Top of EXTRACTED INFORMATION

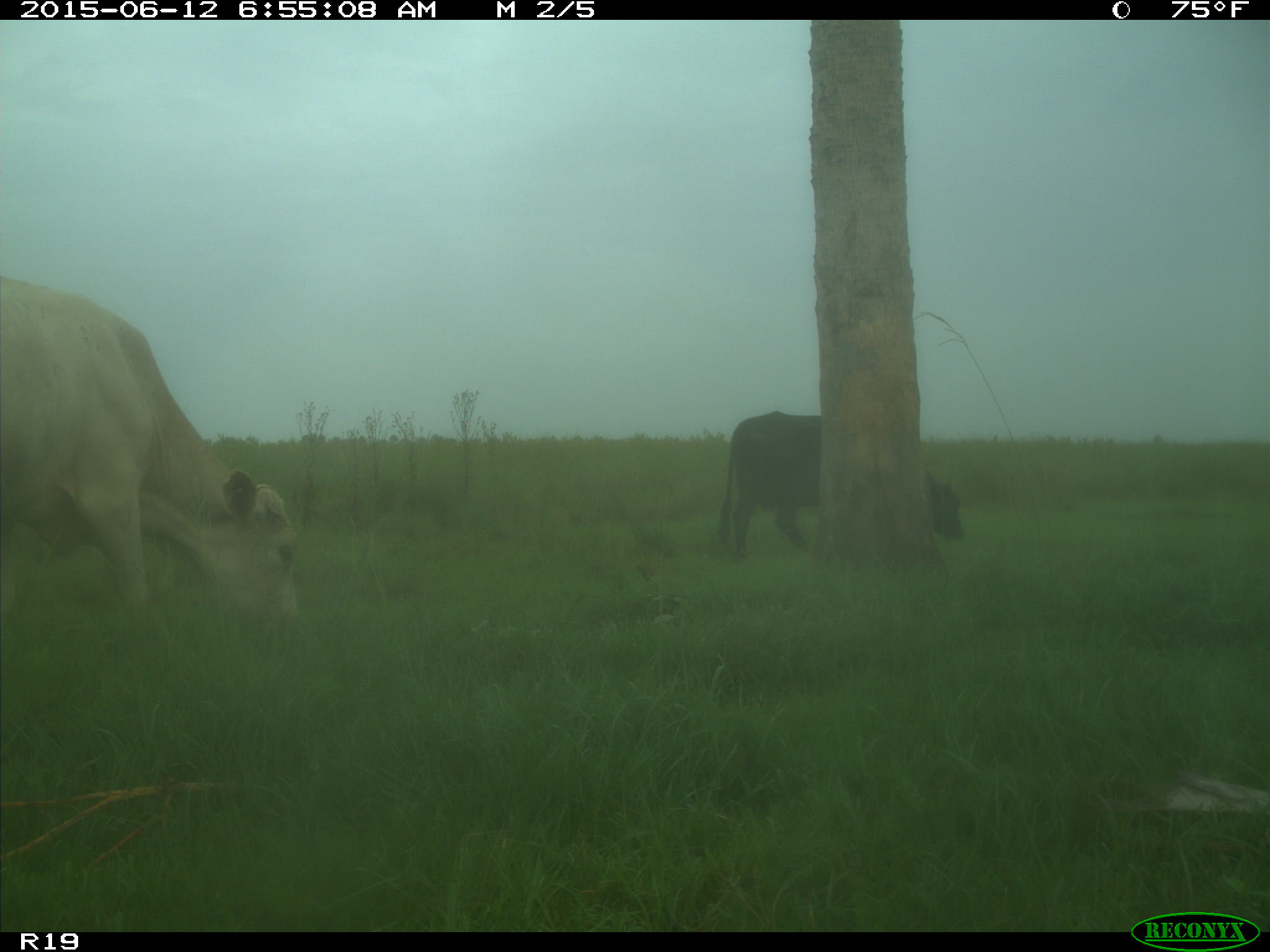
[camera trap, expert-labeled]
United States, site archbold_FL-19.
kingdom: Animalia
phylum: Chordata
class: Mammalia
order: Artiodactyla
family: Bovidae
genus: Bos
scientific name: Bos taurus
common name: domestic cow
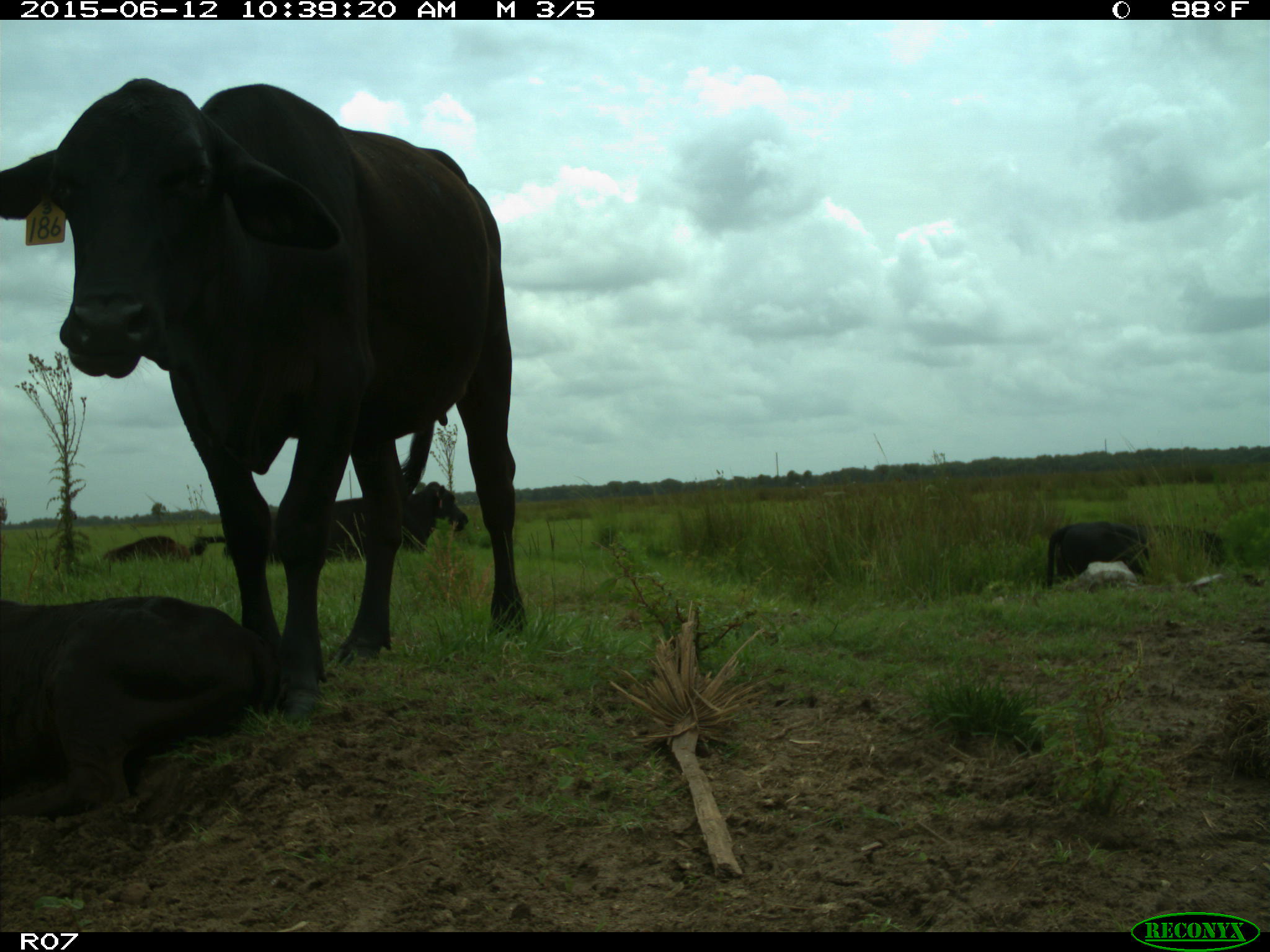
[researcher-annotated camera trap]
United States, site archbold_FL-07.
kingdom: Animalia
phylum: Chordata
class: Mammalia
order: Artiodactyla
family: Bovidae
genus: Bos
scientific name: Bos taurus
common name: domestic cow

Bottom of EXTRACTED INFORMATION

● TASK DETAILS: Copy each line above exactly. Images do not belong in the copy.

● TASK ANSWER:
[camera trap, expert-labeled]
United States, site archbold_FL-19.
kingdom: Animalia
phylum: Chordata
class: Mammalia
order: Artiodactyla
family: Bovidae
genus: Bos
scientific name: Bos taurus
common name: domestic cow
[researcher-annotated camera trap]
United States, site archbold_FL-07.
kingdom: Animalia
phylum: Chordata
class: Mammalia
order: Artiodactyla
family: Bovidae
genus: Bos
scientific name: Bos taurus
common name: domestic cow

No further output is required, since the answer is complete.